The goal of this project is to measure the performance of searching for an item within a static set. The factors being compared are the data layout and branchless vs branching code.
There are 2 data structures I am measuring performance of, a sorted set and a sorted map. For each data structure I am implementing 4 versions:
- backed by sorted array and binary search
- backed by sorted array and branchless binary search
- backed by eytzinger layout
- backed by eytzinger layout and a branchless search
In addition for the Map, I am comparing performance when the <Key, Value> is stored together versus in separate sections.
I will benchmark the structures with varying sizes, to account for performance when memory does and doesnt fit in cache lines. The sizes I plan are:
- powers of 2 from 2^1 to 2^24
- multiples of 1000, from 1000 to 100,000
(i am including the powers of 2 due to potential issues with cache coherence)
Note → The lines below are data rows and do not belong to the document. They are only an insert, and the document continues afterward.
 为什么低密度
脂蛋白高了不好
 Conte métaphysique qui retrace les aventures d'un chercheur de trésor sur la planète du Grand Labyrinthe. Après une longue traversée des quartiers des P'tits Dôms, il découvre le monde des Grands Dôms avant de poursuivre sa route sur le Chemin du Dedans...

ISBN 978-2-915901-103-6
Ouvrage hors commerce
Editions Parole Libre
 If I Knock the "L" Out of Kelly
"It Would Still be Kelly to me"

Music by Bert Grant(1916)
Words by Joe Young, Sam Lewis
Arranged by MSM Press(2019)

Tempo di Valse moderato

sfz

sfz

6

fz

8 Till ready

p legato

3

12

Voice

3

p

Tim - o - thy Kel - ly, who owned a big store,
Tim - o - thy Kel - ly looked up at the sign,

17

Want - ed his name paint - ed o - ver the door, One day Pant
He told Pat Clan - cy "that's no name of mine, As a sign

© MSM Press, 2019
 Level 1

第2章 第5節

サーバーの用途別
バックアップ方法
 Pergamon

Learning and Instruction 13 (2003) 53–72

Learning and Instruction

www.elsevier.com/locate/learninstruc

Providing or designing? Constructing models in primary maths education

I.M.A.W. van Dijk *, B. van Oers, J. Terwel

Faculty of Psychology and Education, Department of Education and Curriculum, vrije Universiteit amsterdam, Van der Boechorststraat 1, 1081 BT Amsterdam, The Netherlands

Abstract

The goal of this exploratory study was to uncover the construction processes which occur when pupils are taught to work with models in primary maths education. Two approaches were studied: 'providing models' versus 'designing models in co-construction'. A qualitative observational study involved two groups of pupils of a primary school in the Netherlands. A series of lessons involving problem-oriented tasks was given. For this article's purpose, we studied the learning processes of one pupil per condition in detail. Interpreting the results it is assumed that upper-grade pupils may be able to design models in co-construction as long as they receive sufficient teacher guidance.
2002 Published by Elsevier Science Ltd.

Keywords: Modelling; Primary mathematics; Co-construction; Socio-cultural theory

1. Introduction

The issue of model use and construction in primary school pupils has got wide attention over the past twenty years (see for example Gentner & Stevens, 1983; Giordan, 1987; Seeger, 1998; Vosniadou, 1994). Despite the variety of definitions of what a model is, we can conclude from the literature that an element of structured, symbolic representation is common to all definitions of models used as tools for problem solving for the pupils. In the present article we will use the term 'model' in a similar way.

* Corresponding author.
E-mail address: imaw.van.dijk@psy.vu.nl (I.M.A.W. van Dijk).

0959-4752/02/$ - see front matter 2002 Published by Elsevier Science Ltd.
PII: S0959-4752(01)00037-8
- perf: record cpu cycles and cache misses
- generate n random integers
- populate all structures
- generate 1 million queries
- start with a dry run, not measured in benchmarks
- start timer
- run the 1 million queries
- end timer
I will be looking
WIP.
I recently came across Algorithms for Modern Hardware by Sergey Slotin. I found it to be a great read! He does a great job of gathering lots of useful information in one place. This inspired me to give performance benchmarking in cpp a try, specifically for the eytzinger layout and branch predication.
I have also came across multiple blogs on data oriented design, and wanted to test the performance impact on a structure like a map.